---------- Provided passage ----------

A prominent religious leader in Ukraine who blamed the COVID-19 pandemic on same-sex marriage now has the virus himself.
Patriarch Filaret, head of the Ukrainian Orthodox Church-Kiev Patriarchate, said in a March interview on Ukrainian television that the pandemic was God's punishment for the "sinfulness of humanity; first of all, I mean same-sex marriage," according to several media outlets.
Last Friday, the church's press office posted a statement online saying the 91-year-old Filaret had tested positive for the virus and was hospitalized. In a follow-up statement Wednesday, church officials said he was in stable condition and was still undergoing treatment. "We ask you to continue to pray for His Holiness Patriarch Filaret, so that the All-Merciful and Almighty Lord God will heal the Patriarch," the Wednesday statement concluded.
Ukraine has seen more than 14,000 COVID-19 diagnoses and almost 3,000 deaths from the virus, NBC News reports.

---------- Raw data ----------

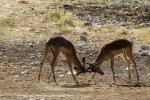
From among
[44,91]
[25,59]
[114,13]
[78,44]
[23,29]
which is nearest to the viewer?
[44,91]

----------

## Activity
Rewrite the paragraph of the Patriarch Filaret article that begins "Last Friday, the church's press office" as a short bulleted list, keeping its main facts.

## Answer to the problem
- Last Friday, the church's press office said online that 91-year-old Filaret had tested positive for the virus and was in the hospital.
- On Wednesday, church officials said he was stable and still being treated.
- The Wednesday statement ended by asking people to keep praying that God would heal him.